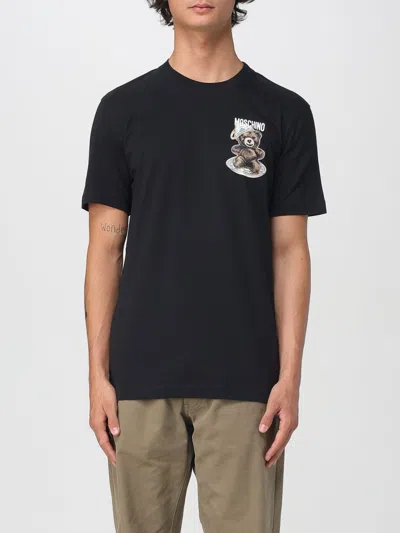 MOSCHINO T-SHIRT MOSCHINO COUTURE MEN COLOR BLACK,H29755002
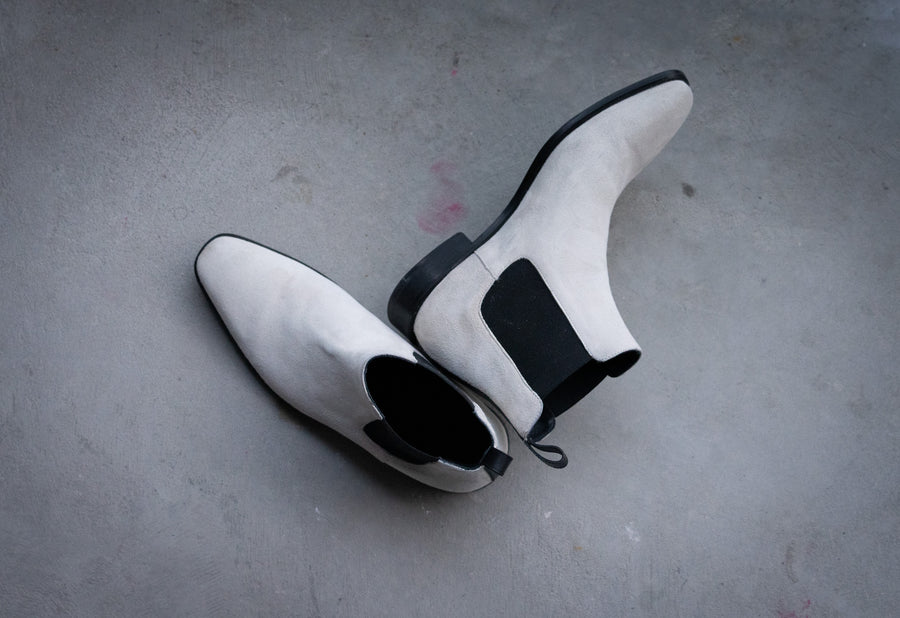 Blanc Chelsea Boots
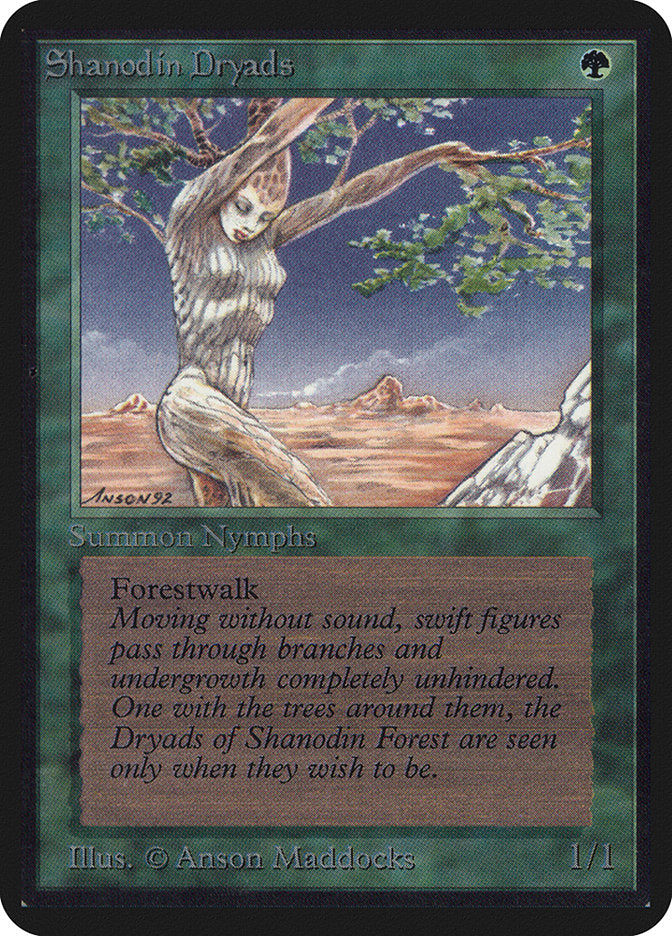 Shanodin Dryads [Alpha Edition] | Golgari Games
▬▬▬
What to work on: Excluding all images, transcribe the material word for word.

Solution to the problem:
 MOSCHINO T-SHIRT MOSCHINO COUTURE MEN COLOR BLACK,H29755002
 Blanc Chelsea Boots
 Shanodin Dryads [Alpha Edition] | Golgari Games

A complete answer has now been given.